Did you think I forgot about you? Well, last week, I enjoyed watching so much tv and movies in my living room that I did forget about it. Oh, I knew it was sitting right here waiting for me, but I hardly even turned on my computer last week.

  • SpongeBob is NOT GAY. First, it's a CARTOON. For kids. Second, he's a SPONGE. His friend, Patrick, is a STARFISH. They're not even the same species, so how can they be gay? Mr. Dobson, you're a very intelligent man, and I generally support most of the things you do, but this is absolutely ridiculous. Please, be quiet before you give Christians more of a bad name by demonstrating total cultural ignorance.

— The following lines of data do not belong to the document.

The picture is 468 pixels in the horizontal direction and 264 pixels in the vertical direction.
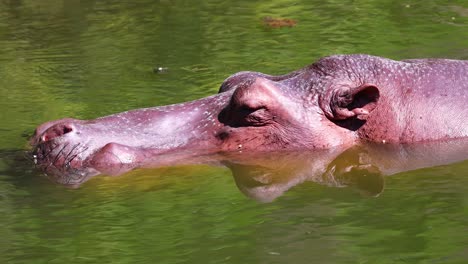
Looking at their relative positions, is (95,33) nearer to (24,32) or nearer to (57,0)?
(24,32)

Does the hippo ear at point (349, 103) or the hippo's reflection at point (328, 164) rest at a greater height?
the hippo ear at point (349, 103)

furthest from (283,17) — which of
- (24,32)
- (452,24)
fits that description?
(24,32)

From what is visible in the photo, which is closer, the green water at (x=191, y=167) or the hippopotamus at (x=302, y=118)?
the green water at (x=191, y=167)

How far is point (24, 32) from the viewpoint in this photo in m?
11.8

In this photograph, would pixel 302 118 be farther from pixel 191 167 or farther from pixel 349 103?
pixel 191 167

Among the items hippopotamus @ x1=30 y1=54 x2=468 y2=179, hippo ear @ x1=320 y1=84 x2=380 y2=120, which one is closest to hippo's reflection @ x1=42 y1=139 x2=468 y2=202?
hippopotamus @ x1=30 y1=54 x2=468 y2=179

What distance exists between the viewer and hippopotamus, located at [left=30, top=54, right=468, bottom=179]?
6.85 metres

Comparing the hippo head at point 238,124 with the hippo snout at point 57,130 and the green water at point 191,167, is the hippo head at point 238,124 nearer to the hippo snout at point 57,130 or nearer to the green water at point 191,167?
the hippo snout at point 57,130

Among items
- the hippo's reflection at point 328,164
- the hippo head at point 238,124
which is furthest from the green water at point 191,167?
the hippo head at point 238,124

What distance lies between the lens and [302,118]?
696 centimetres

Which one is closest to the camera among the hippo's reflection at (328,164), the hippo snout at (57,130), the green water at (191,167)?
the green water at (191,167)

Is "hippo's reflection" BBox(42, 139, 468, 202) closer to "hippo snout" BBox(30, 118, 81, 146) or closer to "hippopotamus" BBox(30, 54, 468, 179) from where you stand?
"hippopotamus" BBox(30, 54, 468, 179)

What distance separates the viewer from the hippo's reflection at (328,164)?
653 centimetres

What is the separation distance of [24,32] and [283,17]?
106 inches
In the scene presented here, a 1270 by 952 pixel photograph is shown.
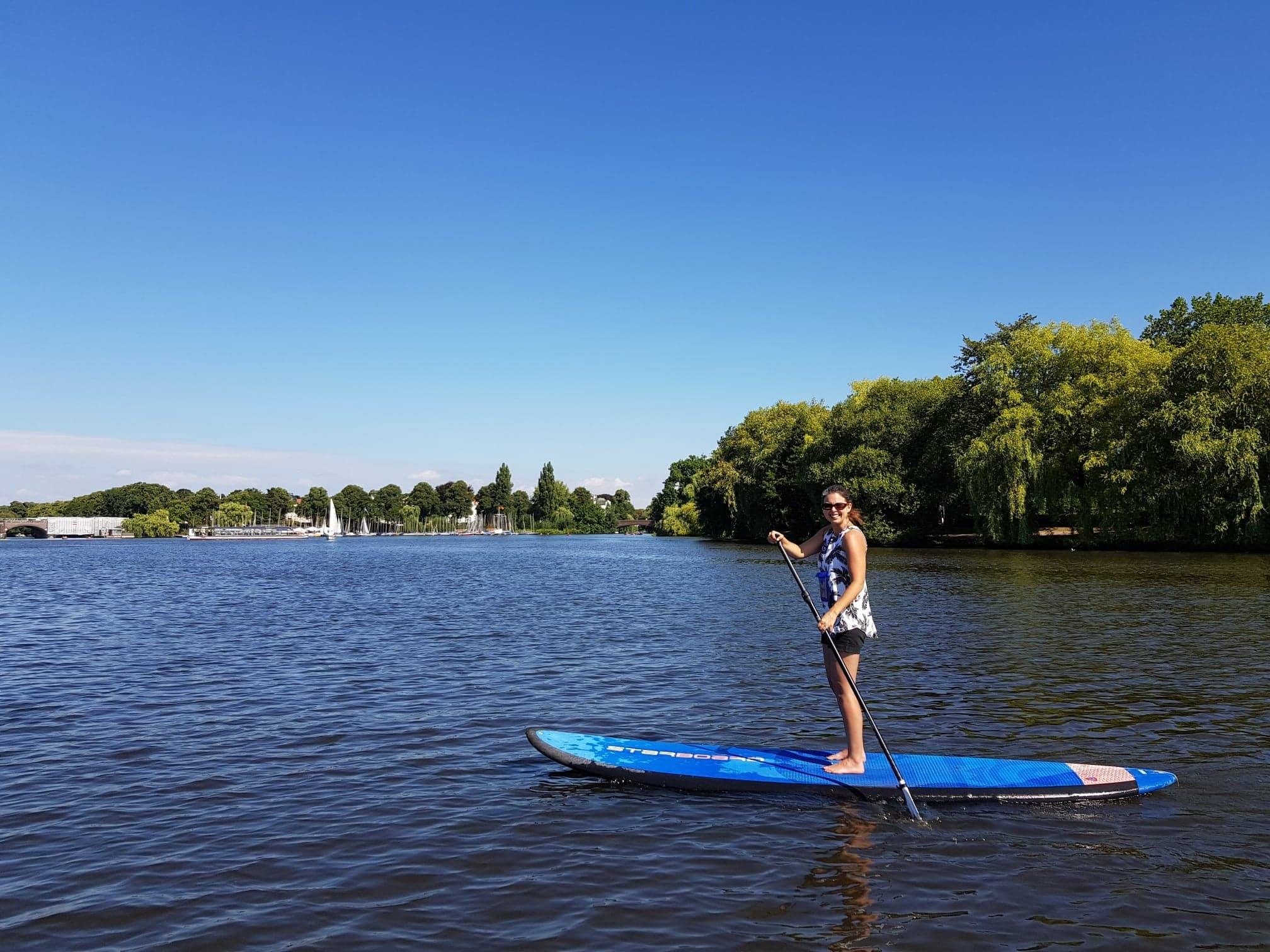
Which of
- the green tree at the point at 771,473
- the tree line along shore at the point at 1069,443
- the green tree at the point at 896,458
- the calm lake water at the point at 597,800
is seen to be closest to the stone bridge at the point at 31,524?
the green tree at the point at 771,473

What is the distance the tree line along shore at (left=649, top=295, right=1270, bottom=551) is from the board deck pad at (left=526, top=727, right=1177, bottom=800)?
140 ft

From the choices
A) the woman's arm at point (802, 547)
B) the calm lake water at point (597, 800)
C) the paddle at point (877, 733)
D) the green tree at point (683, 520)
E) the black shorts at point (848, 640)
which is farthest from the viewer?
the green tree at point (683, 520)

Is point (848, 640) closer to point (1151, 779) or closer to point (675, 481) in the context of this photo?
point (1151, 779)

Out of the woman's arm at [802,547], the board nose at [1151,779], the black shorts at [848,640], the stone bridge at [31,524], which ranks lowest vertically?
the board nose at [1151,779]

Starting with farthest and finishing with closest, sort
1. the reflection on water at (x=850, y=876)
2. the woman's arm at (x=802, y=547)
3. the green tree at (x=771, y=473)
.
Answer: the green tree at (x=771, y=473), the woman's arm at (x=802, y=547), the reflection on water at (x=850, y=876)

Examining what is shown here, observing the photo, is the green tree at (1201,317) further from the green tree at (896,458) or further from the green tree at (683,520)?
the green tree at (683,520)

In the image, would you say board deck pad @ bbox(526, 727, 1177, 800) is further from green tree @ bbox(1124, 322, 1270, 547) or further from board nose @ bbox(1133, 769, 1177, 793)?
green tree @ bbox(1124, 322, 1270, 547)

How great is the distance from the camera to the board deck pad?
8.34 m

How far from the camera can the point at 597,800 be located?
8875mm

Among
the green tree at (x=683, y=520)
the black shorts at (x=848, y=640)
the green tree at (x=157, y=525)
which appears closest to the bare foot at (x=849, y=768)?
the black shorts at (x=848, y=640)

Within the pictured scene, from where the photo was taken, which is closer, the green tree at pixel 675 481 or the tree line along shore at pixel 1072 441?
the tree line along shore at pixel 1072 441

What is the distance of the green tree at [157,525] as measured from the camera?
19438cm

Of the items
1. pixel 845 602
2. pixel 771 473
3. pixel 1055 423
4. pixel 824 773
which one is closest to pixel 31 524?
pixel 771 473

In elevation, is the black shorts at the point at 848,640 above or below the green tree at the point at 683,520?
below
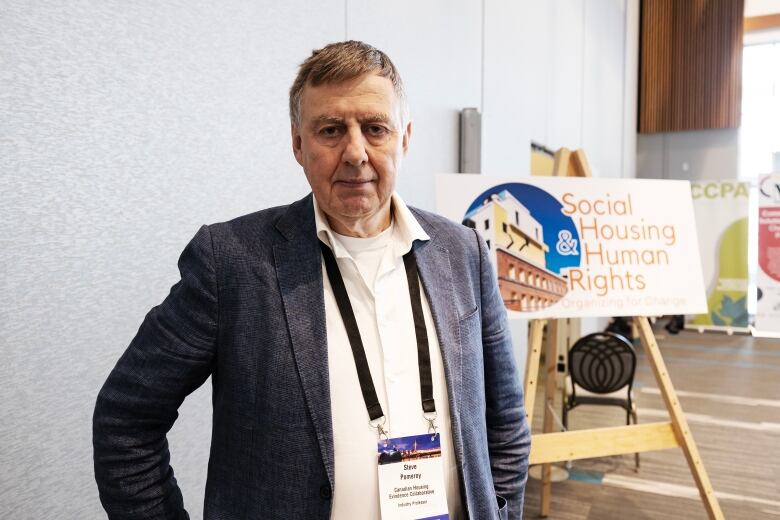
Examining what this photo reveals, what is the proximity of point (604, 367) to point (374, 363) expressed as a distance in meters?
3.04

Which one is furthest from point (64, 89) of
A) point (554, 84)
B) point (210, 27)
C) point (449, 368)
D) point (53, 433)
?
point (554, 84)

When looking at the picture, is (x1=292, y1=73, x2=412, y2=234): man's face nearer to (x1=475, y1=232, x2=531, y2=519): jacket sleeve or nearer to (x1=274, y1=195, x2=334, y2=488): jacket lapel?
(x1=274, y1=195, x2=334, y2=488): jacket lapel

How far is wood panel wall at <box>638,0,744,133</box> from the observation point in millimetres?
9711

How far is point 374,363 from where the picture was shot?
1120 millimetres

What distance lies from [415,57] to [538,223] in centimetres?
119

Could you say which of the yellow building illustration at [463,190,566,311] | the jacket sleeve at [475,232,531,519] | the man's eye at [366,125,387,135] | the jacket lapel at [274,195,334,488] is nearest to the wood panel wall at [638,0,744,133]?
the yellow building illustration at [463,190,566,311]

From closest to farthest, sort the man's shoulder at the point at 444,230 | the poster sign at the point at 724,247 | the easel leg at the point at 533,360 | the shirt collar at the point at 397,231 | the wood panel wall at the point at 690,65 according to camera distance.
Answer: the shirt collar at the point at 397,231, the man's shoulder at the point at 444,230, the easel leg at the point at 533,360, the poster sign at the point at 724,247, the wood panel wall at the point at 690,65

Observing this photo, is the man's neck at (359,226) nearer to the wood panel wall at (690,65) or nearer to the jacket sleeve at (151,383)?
the jacket sleeve at (151,383)

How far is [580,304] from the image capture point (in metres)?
2.71

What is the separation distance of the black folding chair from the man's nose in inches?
119

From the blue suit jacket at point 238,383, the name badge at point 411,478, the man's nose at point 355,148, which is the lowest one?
the name badge at point 411,478

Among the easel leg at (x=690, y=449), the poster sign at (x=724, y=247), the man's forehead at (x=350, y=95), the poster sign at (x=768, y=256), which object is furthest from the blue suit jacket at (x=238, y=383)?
the poster sign at (x=724, y=247)

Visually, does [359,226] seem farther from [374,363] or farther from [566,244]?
[566,244]

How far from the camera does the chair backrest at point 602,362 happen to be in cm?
375
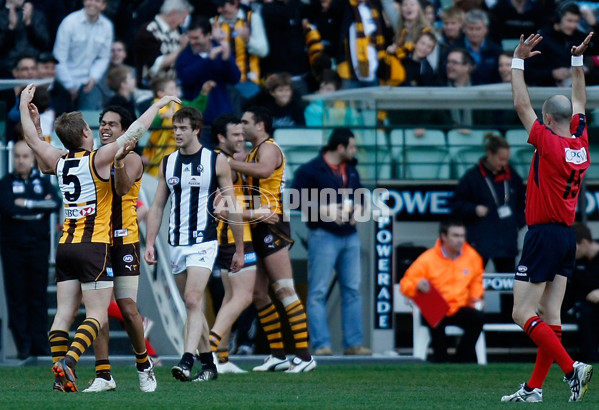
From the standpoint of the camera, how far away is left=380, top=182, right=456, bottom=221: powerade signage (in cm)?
1498

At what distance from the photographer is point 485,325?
1456 cm

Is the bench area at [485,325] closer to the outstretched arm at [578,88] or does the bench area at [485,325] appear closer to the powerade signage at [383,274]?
the powerade signage at [383,274]

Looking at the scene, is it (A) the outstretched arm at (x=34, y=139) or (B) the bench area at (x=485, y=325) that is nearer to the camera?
(A) the outstretched arm at (x=34, y=139)

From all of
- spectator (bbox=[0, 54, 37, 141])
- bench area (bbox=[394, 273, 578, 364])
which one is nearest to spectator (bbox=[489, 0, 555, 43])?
bench area (bbox=[394, 273, 578, 364])

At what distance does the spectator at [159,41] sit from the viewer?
16.3m

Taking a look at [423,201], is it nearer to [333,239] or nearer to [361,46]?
[333,239]

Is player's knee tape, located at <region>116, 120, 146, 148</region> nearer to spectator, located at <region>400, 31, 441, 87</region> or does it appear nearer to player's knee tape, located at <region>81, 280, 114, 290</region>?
player's knee tape, located at <region>81, 280, 114, 290</region>

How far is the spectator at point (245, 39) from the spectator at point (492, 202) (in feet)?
10.4

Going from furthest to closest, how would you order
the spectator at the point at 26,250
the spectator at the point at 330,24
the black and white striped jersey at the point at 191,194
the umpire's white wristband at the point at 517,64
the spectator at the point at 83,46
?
the spectator at the point at 330,24
the spectator at the point at 83,46
the spectator at the point at 26,250
the black and white striped jersey at the point at 191,194
the umpire's white wristband at the point at 517,64

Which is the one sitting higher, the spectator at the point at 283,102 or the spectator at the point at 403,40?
the spectator at the point at 403,40

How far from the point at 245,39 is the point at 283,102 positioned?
136cm

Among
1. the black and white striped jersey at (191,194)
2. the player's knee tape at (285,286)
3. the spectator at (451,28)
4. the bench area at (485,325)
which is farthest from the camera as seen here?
the spectator at (451,28)

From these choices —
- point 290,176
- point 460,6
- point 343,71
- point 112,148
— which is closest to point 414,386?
point 112,148

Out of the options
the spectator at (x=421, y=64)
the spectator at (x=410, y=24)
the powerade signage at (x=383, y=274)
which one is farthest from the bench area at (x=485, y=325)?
the spectator at (x=410, y=24)
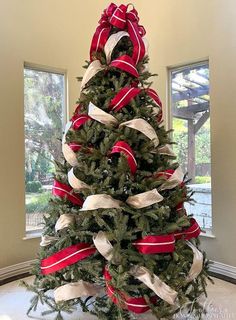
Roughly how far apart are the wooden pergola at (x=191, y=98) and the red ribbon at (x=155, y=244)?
155cm

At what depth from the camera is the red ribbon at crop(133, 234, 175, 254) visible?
1.81 meters

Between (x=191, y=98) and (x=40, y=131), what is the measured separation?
61.7 inches

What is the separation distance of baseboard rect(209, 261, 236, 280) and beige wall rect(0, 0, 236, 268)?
51mm

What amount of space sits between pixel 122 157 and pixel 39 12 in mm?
2088

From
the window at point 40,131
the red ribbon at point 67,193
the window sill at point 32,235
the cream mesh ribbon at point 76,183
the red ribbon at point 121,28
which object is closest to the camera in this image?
the cream mesh ribbon at point 76,183

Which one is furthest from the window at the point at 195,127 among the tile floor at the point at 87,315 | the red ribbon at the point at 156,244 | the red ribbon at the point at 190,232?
the red ribbon at the point at 156,244

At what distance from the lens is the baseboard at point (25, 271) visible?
2874 mm

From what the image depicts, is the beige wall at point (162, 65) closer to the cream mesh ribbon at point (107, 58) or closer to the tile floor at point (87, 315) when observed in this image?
the tile floor at point (87, 315)

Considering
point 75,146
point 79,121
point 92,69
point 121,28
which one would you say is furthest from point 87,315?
point 121,28

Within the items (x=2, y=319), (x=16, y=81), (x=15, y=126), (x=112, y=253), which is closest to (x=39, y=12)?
(x=16, y=81)

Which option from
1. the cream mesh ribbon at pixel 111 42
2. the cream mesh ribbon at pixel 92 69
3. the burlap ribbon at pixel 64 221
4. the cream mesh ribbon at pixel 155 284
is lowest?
the cream mesh ribbon at pixel 155 284

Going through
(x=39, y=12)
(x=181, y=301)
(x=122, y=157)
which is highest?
(x=39, y=12)

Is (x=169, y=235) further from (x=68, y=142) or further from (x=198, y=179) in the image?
(x=198, y=179)

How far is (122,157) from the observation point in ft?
6.10
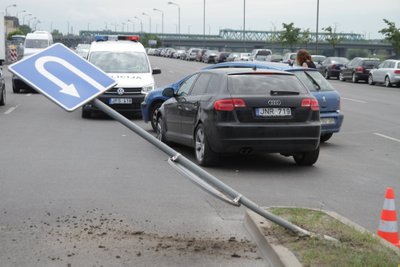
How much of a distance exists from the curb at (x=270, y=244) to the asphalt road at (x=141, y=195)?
0.30 ft

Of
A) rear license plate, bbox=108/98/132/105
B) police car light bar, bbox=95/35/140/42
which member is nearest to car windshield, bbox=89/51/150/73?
rear license plate, bbox=108/98/132/105

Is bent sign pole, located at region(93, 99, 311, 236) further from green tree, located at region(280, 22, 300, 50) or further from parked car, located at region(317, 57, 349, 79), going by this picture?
green tree, located at region(280, 22, 300, 50)

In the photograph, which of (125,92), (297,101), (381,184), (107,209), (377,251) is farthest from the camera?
(125,92)

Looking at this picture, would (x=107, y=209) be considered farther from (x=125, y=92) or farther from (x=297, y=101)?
(x=125, y=92)

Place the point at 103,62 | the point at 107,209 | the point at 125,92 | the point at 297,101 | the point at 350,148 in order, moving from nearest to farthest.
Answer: the point at 107,209
the point at 297,101
the point at 350,148
the point at 125,92
the point at 103,62

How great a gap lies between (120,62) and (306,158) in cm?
961

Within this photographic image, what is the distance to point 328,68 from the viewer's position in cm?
4694

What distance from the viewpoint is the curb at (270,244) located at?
5473 millimetres

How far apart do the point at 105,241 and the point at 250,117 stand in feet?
14.2

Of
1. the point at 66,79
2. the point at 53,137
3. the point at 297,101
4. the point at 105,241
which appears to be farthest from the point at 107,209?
the point at 53,137

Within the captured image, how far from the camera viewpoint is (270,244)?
5.92 m

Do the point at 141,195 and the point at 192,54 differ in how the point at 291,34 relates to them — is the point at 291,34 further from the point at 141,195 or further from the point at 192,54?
the point at 141,195

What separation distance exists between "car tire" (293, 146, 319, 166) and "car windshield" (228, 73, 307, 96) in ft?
3.19

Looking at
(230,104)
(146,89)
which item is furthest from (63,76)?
(146,89)
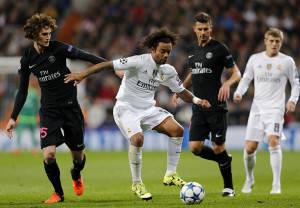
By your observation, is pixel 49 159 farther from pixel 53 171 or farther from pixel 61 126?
pixel 61 126

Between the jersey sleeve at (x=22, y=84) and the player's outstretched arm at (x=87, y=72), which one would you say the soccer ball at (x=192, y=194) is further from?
the jersey sleeve at (x=22, y=84)

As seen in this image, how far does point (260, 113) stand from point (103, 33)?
14.7 metres

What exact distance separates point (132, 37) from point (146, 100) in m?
15.1

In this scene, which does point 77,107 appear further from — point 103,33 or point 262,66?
point 103,33

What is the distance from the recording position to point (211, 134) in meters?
10.9

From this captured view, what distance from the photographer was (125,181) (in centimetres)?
1403

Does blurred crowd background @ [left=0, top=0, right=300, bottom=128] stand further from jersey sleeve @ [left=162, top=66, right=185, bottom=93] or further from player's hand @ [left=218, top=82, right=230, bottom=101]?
jersey sleeve @ [left=162, top=66, right=185, bottom=93]

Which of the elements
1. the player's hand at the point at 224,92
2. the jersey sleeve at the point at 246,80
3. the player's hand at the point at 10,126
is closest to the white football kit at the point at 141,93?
the player's hand at the point at 224,92

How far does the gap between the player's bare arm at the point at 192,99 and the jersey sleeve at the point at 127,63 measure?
840mm

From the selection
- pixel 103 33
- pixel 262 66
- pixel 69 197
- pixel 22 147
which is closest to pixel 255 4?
pixel 103 33

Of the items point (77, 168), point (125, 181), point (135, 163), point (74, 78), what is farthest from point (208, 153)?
point (125, 181)

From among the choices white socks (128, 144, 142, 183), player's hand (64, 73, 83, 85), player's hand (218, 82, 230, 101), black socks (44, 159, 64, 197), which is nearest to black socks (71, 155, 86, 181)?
black socks (44, 159, 64, 197)

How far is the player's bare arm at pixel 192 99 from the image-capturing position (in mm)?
10227

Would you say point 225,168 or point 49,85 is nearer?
point 49,85
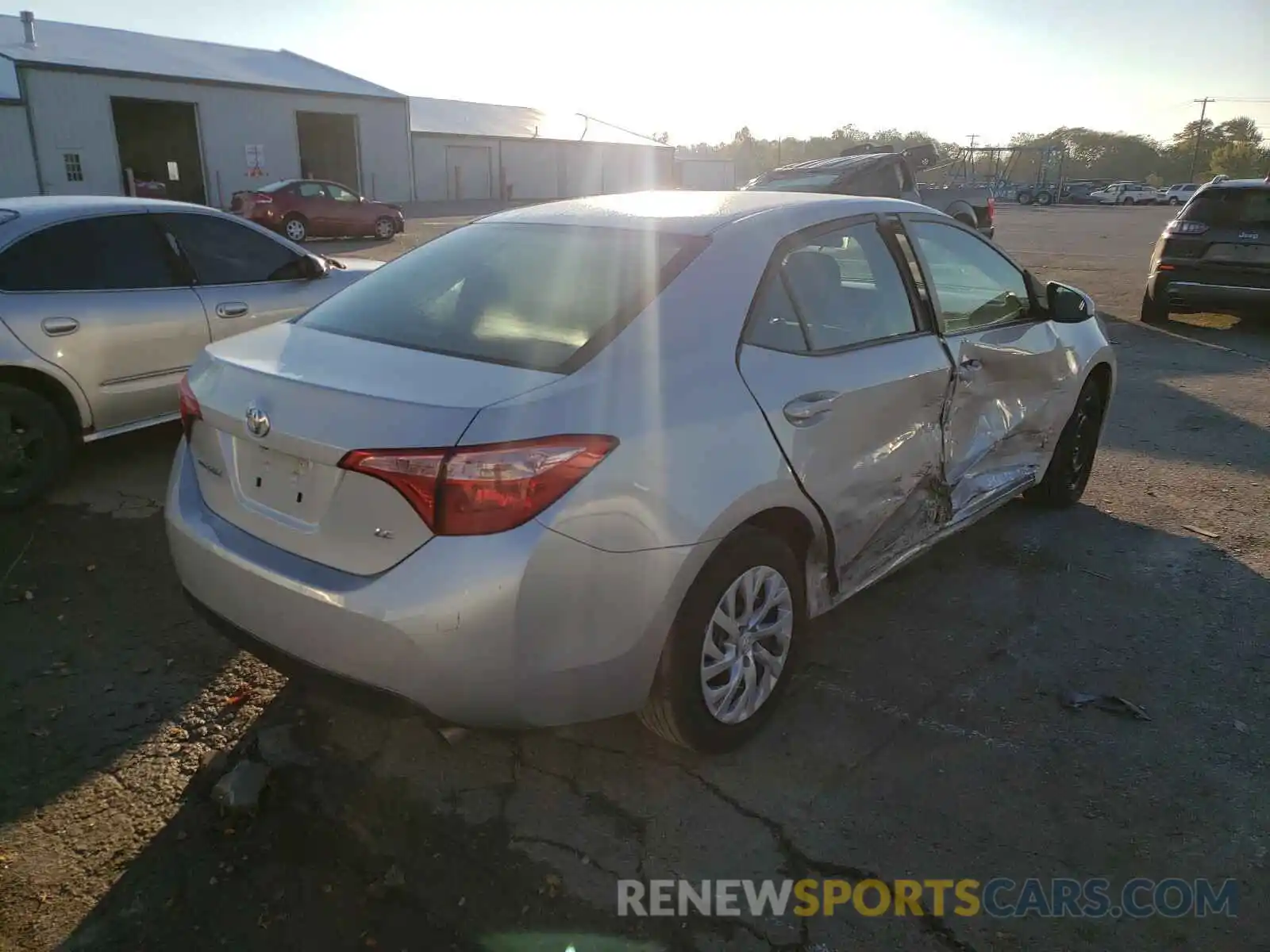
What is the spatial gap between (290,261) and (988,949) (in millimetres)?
5484

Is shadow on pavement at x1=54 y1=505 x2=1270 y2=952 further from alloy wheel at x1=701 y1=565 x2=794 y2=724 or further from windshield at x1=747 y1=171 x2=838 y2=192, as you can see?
windshield at x1=747 y1=171 x2=838 y2=192

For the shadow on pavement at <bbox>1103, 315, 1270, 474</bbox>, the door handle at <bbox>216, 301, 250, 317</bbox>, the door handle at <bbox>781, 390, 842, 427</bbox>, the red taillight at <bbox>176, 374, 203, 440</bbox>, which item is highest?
the door handle at <bbox>781, 390, 842, 427</bbox>

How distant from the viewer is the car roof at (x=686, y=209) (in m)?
3.09

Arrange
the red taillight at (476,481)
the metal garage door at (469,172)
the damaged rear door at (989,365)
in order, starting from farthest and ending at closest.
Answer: the metal garage door at (469,172)
the damaged rear door at (989,365)
the red taillight at (476,481)

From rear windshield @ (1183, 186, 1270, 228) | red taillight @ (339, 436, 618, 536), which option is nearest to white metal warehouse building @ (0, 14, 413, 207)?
rear windshield @ (1183, 186, 1270, 228)

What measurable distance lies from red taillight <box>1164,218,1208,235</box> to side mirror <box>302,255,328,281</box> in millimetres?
9632

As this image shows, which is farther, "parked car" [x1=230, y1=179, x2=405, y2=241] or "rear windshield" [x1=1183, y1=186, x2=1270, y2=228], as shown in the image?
"parked car" [x1=230, y1=179, x2=405, y2=241]

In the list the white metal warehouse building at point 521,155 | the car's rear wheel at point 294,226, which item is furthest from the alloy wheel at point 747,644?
the white metal warehouse building at point 521,155

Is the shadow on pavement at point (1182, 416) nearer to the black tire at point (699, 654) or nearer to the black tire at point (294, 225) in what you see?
the black tire at point (699, 654)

  • The Insider is a fantastic movie. I hated having to spread out watching it over two nights. Russell Crowe did an outstanding job here. Al Pacino was... Al Pacino. What more can one say about him? Yes, there's not a lot of action (none, perhaps?), and it's all thinking, but what's wrong with that?
  • God has really been showing me a lot lately. I hate putting this in such a short post (of course, we'll wait to see how short it is until after I'm finished writing it!), but if I share anything at all, it will be better than nothing. I've been teaching I John the past few weeks, and from that, I've come to realize that I don't need to be so down on myself. A revelation one morning after a particularly bad couple of days was that it's not so much my in/action but Jesus' actions. He has truly set me free. I'm not fully comprehending this, but I know I'm much better off now. There's a whole bit about sanctification in there. Many things are starting to gel together for me about the Bible (which I've always believed, even if I didn't understand how it applied to me or what it meant exactly) and my place with God. The things I've learned while teaching are not specifically the things I recall being taught. Anyway, suffice it to say that I'm coming to a better place in spite of myself and because of Him. I can't reconcile my in/action, but that's not my job (it's His). All I can do is what I know to be true and right and honorable, and trust that He knows my heart and intentions (believe it or not, we can lie to ourselves).